November, December, and January are filled with food-laden holiday feasts and high-calorie festive beverages. It’s no wonder every year we make the same New Year’s resolutions—“lose weight,” “eat better,” “get in shape.” Instead of waiting to make, and then probably ignore, those New Year’s resolutions, keep your looks—and your mood—their best with some easy nutrition tricks. And if you hit the New Year promising to drop some unwanted pounds, put my top 10 diet tips into practice now and keep that resolution all year long. Whether you’re prepping for love, have found it already, or just want to be the best you possible, you’ll look and feel ready to ring in the New Year.
Eating to Boost Your Mood
Serotonin improves your mood and feelings of satiety from eating.
Eat foods rich in Omega-3s, tryptophan, and antioxidants to increase serotonin.
• Omega-3 fatty acids: salmon, flax seeds, walnuts
• Tryptophan: red meat, dairy products, nuts, and turkey
• Antioxidants: fruits and vegetables
Selenium can help prevent bad moods.
Too little selenium can leave you more anxious, irritable, hostile, and depressed than people with normal levels of selenium. Pistachios, salmon, and shitake mushrooms can quickly get you out of this funk.
How to Grow Strong Nails by Eating Healthy
• Calcium helps get rid of dry brittle nails that break easily.
Calcium-rich foods: yogurt, cottage cheese, eggs, broccoli, and kale
• Keratin, the protein that makes up your nails, keeps them strong and moisturized.
Keratin-rich foods: white meat, cheese, strawberries, nuts
• Zinc eliminates and prevents white spots on your nails.
Zinc-rich foods: red meat, poultry, legumes, nuts
Incorporate Healthy Skin Vitamins into Your Diet
• Vitamin B plays a huge part in protecting the skin, including helping to treat acne, and different types of vitamin B work in different ways. It helps to rid the body of toxins through antioxidant properties (thiamine); is essential for skin, hair, and nails (riboflavin); exfoliates the skin and helps with moisture retention (niacin); and treats sensitive skin (pantothenic acid).
• Vitamin C is not just good for warding off colds. Our bodies use vitamin C to produce sebum, an oily substance secreted by hair follicles that acts as a natural hair conditioner. Vitamin C helps skin, too—think fewer wrinkles and less skin dryness—along with reducing inflammation and puffiness under eyes. Strawberries have more vitamin C per serving than oranges or grapefruit.
• Omega-3 fatty acids are good for your heart and your mood, and also great for your skin.

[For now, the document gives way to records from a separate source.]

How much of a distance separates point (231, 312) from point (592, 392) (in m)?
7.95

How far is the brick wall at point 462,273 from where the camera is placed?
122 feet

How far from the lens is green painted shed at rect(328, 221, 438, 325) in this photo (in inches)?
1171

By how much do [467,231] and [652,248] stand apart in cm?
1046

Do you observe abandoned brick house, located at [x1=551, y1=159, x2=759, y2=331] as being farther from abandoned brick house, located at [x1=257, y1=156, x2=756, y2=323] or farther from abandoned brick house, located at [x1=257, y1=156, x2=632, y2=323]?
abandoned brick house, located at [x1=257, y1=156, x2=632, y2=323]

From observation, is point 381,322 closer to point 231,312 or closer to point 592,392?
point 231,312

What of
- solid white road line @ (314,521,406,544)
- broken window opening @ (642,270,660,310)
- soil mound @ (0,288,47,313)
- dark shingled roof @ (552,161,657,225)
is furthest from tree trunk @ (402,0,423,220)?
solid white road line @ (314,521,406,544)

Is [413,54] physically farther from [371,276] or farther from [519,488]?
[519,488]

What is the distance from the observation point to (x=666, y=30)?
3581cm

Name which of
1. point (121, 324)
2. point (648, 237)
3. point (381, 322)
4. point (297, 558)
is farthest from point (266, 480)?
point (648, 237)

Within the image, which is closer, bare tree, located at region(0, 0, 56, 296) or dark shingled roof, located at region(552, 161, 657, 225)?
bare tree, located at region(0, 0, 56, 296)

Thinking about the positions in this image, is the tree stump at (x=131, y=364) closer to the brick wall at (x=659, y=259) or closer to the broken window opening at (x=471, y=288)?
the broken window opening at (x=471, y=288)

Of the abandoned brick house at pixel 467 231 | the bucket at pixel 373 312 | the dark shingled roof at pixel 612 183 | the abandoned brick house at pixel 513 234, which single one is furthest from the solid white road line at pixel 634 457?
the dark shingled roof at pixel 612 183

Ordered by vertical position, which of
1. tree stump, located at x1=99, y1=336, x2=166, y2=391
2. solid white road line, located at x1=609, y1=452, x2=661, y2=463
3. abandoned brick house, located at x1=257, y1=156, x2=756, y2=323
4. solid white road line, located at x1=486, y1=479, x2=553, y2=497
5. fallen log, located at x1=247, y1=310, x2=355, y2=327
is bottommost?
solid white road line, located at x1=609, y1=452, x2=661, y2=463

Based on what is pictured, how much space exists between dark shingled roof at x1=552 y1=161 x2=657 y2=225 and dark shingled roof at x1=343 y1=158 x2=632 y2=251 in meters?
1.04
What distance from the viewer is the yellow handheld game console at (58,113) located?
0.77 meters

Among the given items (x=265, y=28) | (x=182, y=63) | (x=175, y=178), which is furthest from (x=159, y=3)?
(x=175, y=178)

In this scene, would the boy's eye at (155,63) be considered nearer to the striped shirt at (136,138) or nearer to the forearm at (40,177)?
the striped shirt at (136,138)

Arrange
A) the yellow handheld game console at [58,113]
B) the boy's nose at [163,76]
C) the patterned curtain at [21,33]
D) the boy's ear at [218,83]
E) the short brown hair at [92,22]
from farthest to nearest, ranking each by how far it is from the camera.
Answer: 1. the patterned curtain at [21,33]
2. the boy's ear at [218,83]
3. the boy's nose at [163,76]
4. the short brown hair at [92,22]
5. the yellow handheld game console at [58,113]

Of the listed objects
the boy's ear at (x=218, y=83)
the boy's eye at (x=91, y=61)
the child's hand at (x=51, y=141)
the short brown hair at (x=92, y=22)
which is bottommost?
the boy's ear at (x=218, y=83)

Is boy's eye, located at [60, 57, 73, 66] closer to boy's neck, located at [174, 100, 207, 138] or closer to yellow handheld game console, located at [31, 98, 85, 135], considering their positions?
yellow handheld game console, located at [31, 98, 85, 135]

They help to maintain the natural oil that keeps your scalp and hair from drying out, and the moisture in your skin that gives it a healthy, youthful look. Good sources include fatty fish, such as salmon, tuna, and halibut, and certain nuts and seeds, such as walnuts and flaxseeds. Eat fish at least twice a week and boost your intake by sprinkling ground flaxseed into yogurt or using a little canola oil while cooking.

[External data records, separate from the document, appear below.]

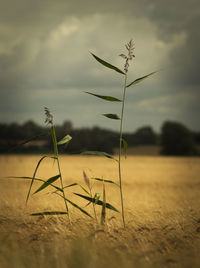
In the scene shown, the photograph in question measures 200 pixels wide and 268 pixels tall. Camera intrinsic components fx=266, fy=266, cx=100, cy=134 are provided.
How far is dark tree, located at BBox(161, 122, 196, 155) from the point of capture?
28.0 feet

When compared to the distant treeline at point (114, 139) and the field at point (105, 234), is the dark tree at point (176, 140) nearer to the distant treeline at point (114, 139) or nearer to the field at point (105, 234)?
the distant treeline at point (114, 139)

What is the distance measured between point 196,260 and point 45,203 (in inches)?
52.9

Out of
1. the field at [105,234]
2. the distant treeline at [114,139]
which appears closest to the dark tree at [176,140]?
the distant treeline at [114,139]

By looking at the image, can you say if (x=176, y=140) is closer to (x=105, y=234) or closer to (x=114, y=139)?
(x=114, y=139)

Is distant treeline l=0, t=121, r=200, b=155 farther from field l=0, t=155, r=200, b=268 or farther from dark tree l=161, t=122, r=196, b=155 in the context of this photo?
field l=0, t=155, r=200, b=268

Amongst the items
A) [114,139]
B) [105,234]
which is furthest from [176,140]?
[105,234]

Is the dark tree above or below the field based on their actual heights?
above

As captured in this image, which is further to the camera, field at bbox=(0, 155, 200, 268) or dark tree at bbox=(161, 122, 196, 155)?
dark tree at bbox=(161, 122, 196, 155)

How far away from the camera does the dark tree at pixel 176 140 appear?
28.0 ft

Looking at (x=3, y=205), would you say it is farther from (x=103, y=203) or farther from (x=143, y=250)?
(x=143, y=250)

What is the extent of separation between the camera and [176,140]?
8695mm

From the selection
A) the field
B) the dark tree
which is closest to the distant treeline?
the dark tree

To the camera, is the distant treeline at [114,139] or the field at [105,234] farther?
the distant treeline at [114,139]

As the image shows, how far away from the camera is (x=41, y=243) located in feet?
5.19
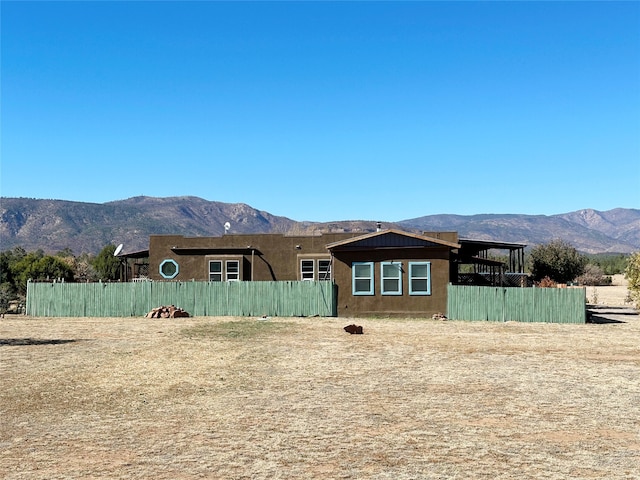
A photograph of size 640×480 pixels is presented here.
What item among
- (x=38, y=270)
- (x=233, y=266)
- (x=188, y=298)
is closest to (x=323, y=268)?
→ (x=233, y=266)

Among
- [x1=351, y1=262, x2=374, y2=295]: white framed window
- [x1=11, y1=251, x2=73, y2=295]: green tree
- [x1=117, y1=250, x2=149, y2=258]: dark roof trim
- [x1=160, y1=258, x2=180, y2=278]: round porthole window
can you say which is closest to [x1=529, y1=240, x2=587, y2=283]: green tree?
[x1=351, y1=262, x2=374, y2=295]: white framed window

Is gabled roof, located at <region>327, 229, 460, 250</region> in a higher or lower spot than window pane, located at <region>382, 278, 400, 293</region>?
higher

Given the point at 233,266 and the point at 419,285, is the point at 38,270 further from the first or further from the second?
the point at 419,285

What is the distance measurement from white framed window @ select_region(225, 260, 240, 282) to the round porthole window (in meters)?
3.02

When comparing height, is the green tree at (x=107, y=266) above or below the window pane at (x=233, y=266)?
above

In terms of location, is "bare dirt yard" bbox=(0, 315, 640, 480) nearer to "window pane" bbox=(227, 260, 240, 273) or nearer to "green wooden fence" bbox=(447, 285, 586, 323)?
"green wooden fence" bbox=(447, 285, 586, 323)

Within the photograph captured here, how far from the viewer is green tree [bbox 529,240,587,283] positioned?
171 feet

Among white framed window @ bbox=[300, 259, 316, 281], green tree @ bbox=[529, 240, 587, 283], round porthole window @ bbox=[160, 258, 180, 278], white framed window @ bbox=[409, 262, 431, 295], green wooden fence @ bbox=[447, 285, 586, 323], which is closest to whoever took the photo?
green wooden fence @ bbox=[447, 285, 586, 323]

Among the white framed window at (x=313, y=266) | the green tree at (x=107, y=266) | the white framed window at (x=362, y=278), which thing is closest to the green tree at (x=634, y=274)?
the white framed window at (x=362, y=278)

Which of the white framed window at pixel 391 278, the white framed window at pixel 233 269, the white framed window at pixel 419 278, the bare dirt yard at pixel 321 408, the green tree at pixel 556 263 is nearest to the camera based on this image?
the bare dirt yard at pixel 321 408

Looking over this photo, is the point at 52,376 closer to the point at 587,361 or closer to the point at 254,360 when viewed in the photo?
the point at 254,360

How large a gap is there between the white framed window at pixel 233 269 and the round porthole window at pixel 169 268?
9.91ft

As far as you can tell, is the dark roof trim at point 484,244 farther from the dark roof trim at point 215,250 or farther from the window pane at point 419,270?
the dark roof trim at point 215,250

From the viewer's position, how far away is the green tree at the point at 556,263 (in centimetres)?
5203
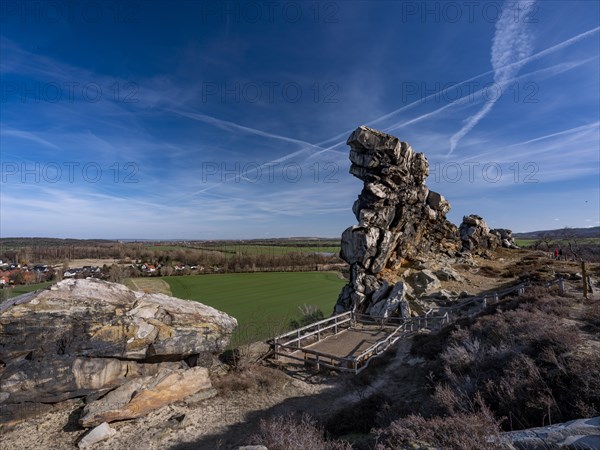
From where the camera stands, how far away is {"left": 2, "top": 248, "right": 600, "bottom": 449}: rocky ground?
7.94m

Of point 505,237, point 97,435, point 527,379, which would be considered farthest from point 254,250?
point 527,379

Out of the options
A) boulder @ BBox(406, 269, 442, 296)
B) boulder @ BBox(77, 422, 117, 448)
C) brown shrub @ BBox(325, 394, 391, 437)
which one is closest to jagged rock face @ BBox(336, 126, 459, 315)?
boulder @ BBox(406, 269, 442, 296)

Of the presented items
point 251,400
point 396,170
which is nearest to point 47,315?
point 251,400

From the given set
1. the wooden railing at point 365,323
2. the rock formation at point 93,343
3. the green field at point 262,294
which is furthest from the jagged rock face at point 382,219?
the rock formation at point 93,343

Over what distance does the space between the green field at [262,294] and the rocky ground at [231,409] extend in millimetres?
18931

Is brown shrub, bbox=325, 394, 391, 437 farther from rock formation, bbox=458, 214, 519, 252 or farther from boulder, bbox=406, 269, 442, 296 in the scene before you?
rock formation, bbox=458, 214, 519, 252

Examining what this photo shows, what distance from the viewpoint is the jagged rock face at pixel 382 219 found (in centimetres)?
2488

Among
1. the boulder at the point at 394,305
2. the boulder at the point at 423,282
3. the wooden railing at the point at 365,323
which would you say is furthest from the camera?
the boulder at the point at 423,282

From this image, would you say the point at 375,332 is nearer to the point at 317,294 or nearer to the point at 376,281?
the point at 376,281

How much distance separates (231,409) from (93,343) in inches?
187

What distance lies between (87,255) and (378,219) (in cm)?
12787

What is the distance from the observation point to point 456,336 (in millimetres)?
10516

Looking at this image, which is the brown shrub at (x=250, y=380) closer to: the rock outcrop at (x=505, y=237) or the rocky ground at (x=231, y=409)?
the rocky ground at (x=231, y=409)

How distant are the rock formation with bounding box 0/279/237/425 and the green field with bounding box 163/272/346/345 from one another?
804 inches
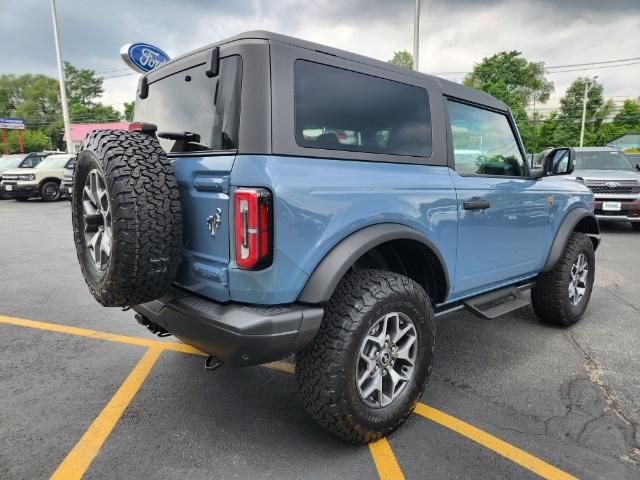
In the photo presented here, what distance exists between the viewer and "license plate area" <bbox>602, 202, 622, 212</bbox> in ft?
29.9

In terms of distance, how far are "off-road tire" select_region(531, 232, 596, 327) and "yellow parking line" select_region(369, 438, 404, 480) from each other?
7.78 ft

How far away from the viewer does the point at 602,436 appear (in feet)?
8.07

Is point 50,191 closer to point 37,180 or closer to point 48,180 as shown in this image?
point 48,180

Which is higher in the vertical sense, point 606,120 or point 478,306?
point 606,120

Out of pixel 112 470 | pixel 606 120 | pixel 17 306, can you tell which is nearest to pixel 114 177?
pixel 112 470

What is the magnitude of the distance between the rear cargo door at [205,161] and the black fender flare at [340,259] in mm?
406

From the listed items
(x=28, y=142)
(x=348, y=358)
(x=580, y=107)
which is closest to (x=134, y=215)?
(x=348, y=358)

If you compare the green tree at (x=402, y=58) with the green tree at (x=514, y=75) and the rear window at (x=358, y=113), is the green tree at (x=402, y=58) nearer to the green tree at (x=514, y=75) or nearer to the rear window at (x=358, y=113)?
the green tree at (x=514, y=75)

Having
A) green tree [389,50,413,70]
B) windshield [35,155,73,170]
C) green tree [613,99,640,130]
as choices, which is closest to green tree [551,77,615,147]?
green tree [613,99,640,130]

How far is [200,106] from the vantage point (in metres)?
2.39

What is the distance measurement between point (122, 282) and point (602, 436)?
2672 millimetres

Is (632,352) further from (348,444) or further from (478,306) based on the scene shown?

• Magnesium aids in the body’s absorption of calcium, helps to regulate blood pressure, and is essential to your body’s ability to make the collagen that keeps your skin elastic and youthful.
• Silica improves the condition of hair and nails, improves the texture and resilience of skin, and is needed to make strong, healthy bones and to keep your blood vessels elastic.
Top 10 Tips to Lose Weight—and Never Diet Again!
1. Set Realistic Diet Goals You’ll Keep
Remember, it’s a marathon, not a sprint.
2. Always Eat a Healthy Breakfast
Lose weight and keep it off more effectively.
3. Fill up on Fiber & Protein for Energy
Eat the most food with the fewest calories.
4. Eat Small Meals Frequently & Stay Full
Say goodbye to midnight snacking and overeating.
5. Dine Out the Smart Way & Snack First
Fill up before going out.
6. Dress for Success When Going Out
Wear fitted clothes to discourage overeating.
7. Stay Hydrated
Boost healthy digestion, metabolism, and energy.
8. Snack on Pistachios
Help curb hunger and slow rises in blood sugar levels.
Increase metabolism by gaining muscle.
10. Eat Foods that Boost Metabolism
Think low-fat dairy, berries, high-fiber cereals, green tea, hot peppers, soy beans, citrus fruits, and cold-water fish like salmon, tuna, and sardines.